Graduate Student Award Session: Development of Stable Targeted Nano-, Encapsulated Manganese Oxide (NEMO) Particles for Early Breast Cancer Diagnosis By MRI

The ultimate goal of this research project is to develop a novel contrast agent to reduce the number of false-positive and false-negative imaging results associated with current breast cancer imaging techniques. Gadolinium chelates are the current clinically approved contrast agents for breast magnetic resonance imaging (MRI), but they are always “on” and highlight any vascularized structure. Due to their lack of targeting, both benign and malignant breast tumors are enhanced with gadolinium, resulting in high false-positive rates up to 25%. By utilizing tumor-targeted pH-sensitive manganese oxide (MnO) nanoparticles, a contrast agent can be developed that will only turn “on” after internalization into cancer cells and dissolution within low pH endosomes/lysosomes.

Nanocrystalline MnO was synthesized through thermal decomposition of Mn(II) acetylacetonate in dibenzyl ether and oleylamine at 280°C. After confirmation of nanocrystalline MnO size and chemistry with TEM, XRD, and FTIR, MnO nanocrystals were encapsulated within poly(lactic-co-glycolic acid) (PLGA) and poly(ethylene glycol) (PEG) through single emulsion to form Nano-, Encapsulated, Manganese Oxide (NEMO) particles. Particles with different PEG percentages (2.5, 5, and 10% w/w) and PLGA terminations (carboxylic acid vs. ester) were synthesized and incubated in water over 24 hours to assess particle stability. The hydrodynamic diameter and charge of NEMO particles were measured pre- and post-incubation with dynamic light scattering (DLS) and zeta potential, respectively. For carboxylic acid terminated PLGA, a higher PEG % resulted in enhanced particle stability due to a more negative zeta potential that favored particle-particle repulsion (2.5% PEG: -12.89 mV; 5% PEG: -14.31 mV; 10% PEG: -16.33 mV). Surprisingly, increased PEG % had the opposite effect with ester terminated PLGA; particles became less stable with higher PEG due to a less negative zeta potential that reduced interparticle repulsion (2.5% PEG: -16.51 mV; 5% PEG: -12.61 mV; 10% PEG: -8.557 mV). As higher PEG density can reduce nanoparticle cell uptake, NEMO particles with 2.5% PEG ester terminated PLGA were chosen as the optimal particle for further experiments.
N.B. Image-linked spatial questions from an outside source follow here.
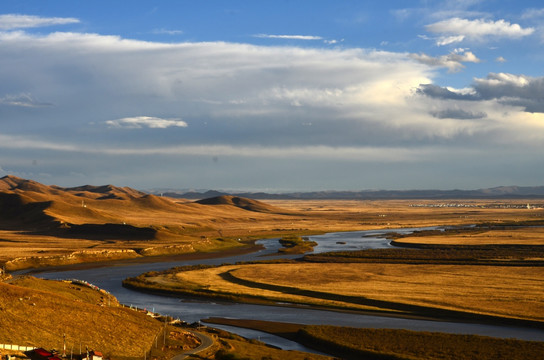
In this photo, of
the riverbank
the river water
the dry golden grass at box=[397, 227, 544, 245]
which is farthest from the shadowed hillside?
the dry golden grass at box=[397, 227, 544, 245]

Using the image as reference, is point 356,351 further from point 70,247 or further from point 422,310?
point 70,247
To enable specific uptake by cancer cells, a tumor-targeting peptide against underglycosylated mucin-1 (uMUC-1) was attached through click chemistry using copper (I) as the catalyzer. The uMUC-1 targeting peptide conjugated NEMO particles were characterized with DLS and a fluorometric assay to assess hydrodynamic size (~180 nm) and correct targeting attachment, respectively. For NEMO particles to cause a positive T₁ signal on MRI, MnO must dissolve and release Mn²⁺ at low pH. To evaluate the Mn²⁺ release and MRI properties, NEMO particles were incubated at 3 different pHs over time including pH 7.4 (blood pH), 6.5 (pH of tumor extracellular space), and 5 (endosome/lysosome pH), and supernatants were evaluated using inductively coupled plasma-optical emission spectroscopy (ICP-OES) and 1T MRI. NEMO particles released the most Mn²⁺ at pH 5 (~93% at 24 hr), which produced the lowest T₁ value with the brightest MRI signal at the first two time points (848 ms at 1 hr, and 886 ms at 2hr, pH 5). The substantial MRI contrast generated after just 1-2 hours indicates that NEMO particles can result in a measurable contrast change within clinically relevant time frames.
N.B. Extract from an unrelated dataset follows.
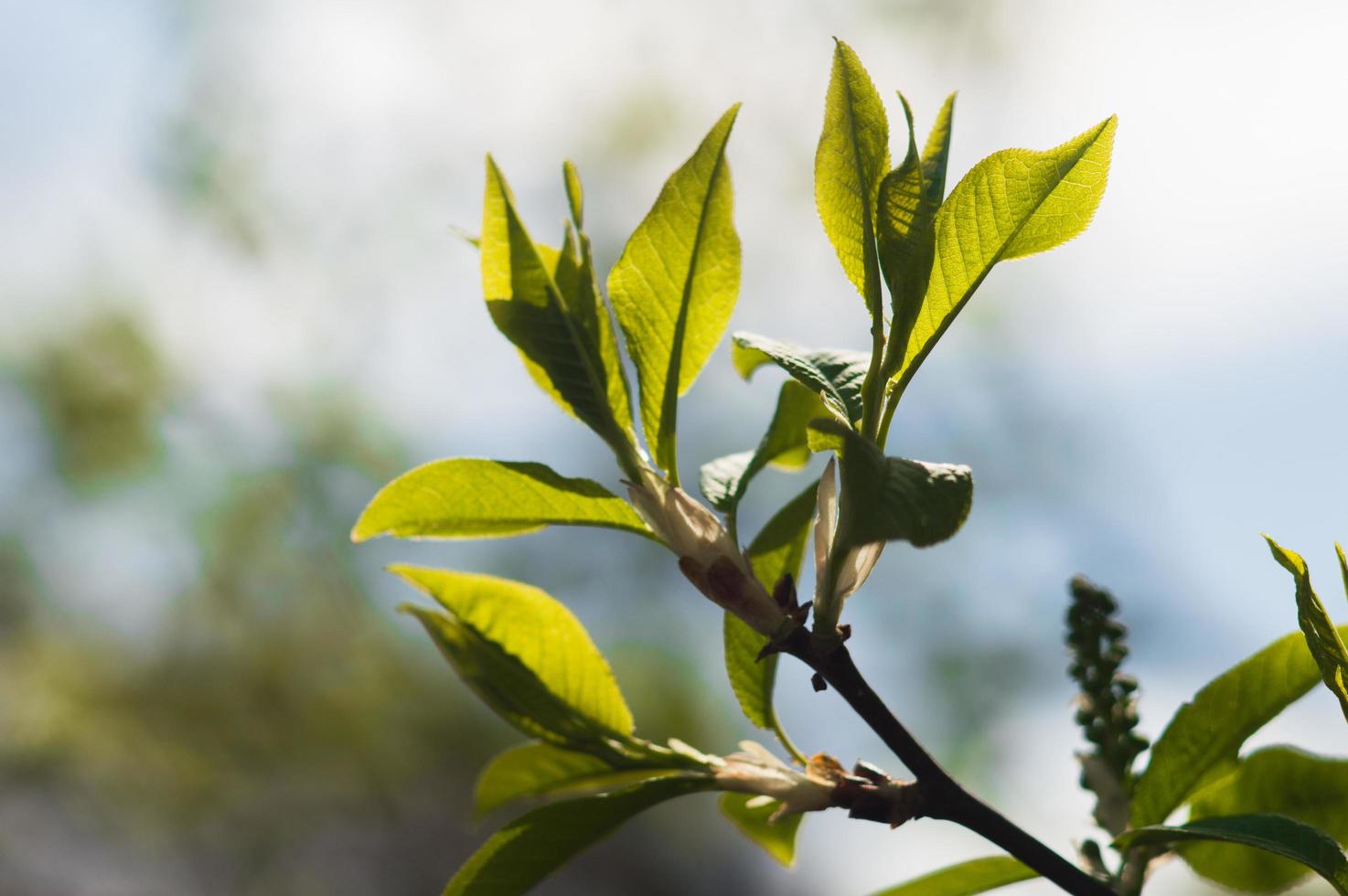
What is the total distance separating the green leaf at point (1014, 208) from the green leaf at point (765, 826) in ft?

To assess in vivo stability and toxicity, different dosages of tumor-targeted NEMO particles (15, 7.5, 3, and 1.5 mg Mn/kg) were injected once a week for three weeks into BALB/c female mice. Weight, behavior, and appearance were scored daily to measure toxic effects. Only the highest dosage, 15 mg Mn/kg, had an impact on mouse weight during the first 24 hr (~1 g weight loss), and resulted in a slight decrease in natural and provoked behavior; mice regained weight and normal behavior within 2 to 3 days post-injection. Based on these results, overall NEMO particles were well tolerated in vivo over 3 weeks. In future studies, 7.5 mg Mn/kg will be utilized to maximize Mn dose for enhanced MRI signal while avoiding the weight and behavioral effects associated with 15 mg Mn/kg. Future work includes further in vitro studies of NEMO particle cell labeling and toxicity, along with in vivo MRI of tumor-bearing mice to assess the specific detection of malignant versus benign breast tumors with NEMO particles.